Сева смотрит на меня с благодарностью. А я закрываю глаза. Я снова ему верю. Стёкла моей души сопротивляются копить подозрения. Но я слишком хорошо знаю, как это – жить нараспашку. Лучше всё же прикрываться. На всякий случай.
В клинике мы попадаем в Жорины руки. Он ворчит, ругается сквозь зубы. Пытается давить на совесть. Слушаю его в пол-уха. Мне бы вырваться хоть на полчаса из его клешней здоровых и позвонить Тае. Услышать её голос. Но пока я не могу командовать: не в том положении.
У Севы перелом лучевой кости левой руки. У меня – сотрясение мозга в лёгкой форме.
– Постельный режим! – Жора выплёвывает эти слова с таким торжеством, словно мы в карты играли, и ему наконец-то удалось отыграться. – Минимум на пять дней!
Чёрта с два. Но пока я об этом говорить не буду. Пусть утешится. Я готов сделать вид, что сдался.
17. Тая
– Подожди, подожди, – пытаюсь я справиться с дурнотой, что накатывает волнами, – ты что-то путаешь. Я ж не подзаборница какая. У меня документы есть. Свидетельство о рождении. Там, в графе «отец» стоят имя и фамилия. Дмитрий Сергеевич Прохоров.
Тётка поднимает накрашенные брови. Точнее, бровей там нет почти. Только уродливые тёмные полоски. То ли краска, то ли татуаж. Раньше она свои три волосинки в два ряда сама, пинцетом, щупала. Кто он, тень с лестничной площадки? Я уже хочу его увидеть.
– Ну, да. Написано. Да, Дмитрий Сергеевич. Но не Прохоров. Может, он Анечкину фамилию взял – откуда мне знать?
Как-то всё это выглядело… странно. Вряд ли она не задумывалась, но почему-то ни разу не всплывали простые, но такие важные факты.

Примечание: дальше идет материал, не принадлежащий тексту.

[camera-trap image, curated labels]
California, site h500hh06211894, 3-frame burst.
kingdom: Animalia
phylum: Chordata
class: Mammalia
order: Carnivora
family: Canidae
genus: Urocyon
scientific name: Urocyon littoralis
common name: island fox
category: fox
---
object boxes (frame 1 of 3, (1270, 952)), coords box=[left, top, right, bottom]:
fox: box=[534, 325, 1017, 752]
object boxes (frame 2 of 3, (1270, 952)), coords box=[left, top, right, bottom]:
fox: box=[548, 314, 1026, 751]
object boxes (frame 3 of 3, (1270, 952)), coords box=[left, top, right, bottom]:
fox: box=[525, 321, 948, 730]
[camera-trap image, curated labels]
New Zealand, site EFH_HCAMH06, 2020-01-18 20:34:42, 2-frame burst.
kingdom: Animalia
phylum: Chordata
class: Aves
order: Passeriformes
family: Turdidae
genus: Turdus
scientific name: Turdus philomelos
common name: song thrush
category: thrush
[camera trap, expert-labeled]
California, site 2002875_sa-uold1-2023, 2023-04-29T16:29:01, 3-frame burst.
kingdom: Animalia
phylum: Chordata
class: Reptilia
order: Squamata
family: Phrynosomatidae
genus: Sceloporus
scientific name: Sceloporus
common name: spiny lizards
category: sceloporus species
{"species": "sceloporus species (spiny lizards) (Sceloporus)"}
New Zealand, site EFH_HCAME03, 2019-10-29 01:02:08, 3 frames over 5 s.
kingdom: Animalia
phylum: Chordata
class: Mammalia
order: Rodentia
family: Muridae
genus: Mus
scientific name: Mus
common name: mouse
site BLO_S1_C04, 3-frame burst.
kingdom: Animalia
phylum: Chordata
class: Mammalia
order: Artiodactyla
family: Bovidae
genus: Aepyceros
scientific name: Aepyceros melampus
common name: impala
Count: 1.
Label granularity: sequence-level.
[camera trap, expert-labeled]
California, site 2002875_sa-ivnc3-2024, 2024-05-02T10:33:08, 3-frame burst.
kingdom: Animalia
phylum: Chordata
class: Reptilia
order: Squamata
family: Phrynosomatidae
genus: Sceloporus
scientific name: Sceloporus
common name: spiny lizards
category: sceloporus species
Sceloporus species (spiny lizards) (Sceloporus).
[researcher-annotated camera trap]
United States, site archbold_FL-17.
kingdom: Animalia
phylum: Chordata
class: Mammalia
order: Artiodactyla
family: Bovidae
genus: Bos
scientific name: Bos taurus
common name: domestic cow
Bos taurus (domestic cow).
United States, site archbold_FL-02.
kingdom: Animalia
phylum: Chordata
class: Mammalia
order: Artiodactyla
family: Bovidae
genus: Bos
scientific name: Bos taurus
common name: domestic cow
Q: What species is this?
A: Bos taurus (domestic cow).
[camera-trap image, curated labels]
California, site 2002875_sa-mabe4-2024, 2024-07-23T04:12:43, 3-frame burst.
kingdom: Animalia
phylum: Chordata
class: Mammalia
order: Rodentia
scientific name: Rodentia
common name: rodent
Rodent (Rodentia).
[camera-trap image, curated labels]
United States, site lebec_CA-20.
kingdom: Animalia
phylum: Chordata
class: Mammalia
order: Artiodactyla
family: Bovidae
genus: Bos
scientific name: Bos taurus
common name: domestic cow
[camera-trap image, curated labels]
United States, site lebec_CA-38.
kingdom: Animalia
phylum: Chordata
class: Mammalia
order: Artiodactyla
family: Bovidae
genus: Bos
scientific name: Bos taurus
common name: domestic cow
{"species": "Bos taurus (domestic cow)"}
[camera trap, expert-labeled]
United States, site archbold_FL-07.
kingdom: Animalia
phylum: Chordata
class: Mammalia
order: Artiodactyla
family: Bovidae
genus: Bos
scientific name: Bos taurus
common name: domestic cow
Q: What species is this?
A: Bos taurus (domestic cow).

– А как ты нашла меня? – именно сейчас я полна подозрений, сомнений и коктейлем из прочих эмоций. И все они – противоречивые.
– Как… как… – у тётки бегают глазки, – бабушка твоя наседала, царство ей небесное. И добрые люди подсказали.
Историю про сироту и квартиру я слышала не один раз. Тётка весьма гордилась собой за изворотливость. Тогда мне не казались подозрительными какие-то «добрые люди», что помогли ей отыскать меня в другом городе, в детском доме. Но сегодня как-то по-иному звучит старая история.
Больше я ничего не успеваю спросить: добрый звонок в дверь и кинувшаяся в коридор тётка говорят о многом. Судя по всему, явился ОН, лестничный Казанова.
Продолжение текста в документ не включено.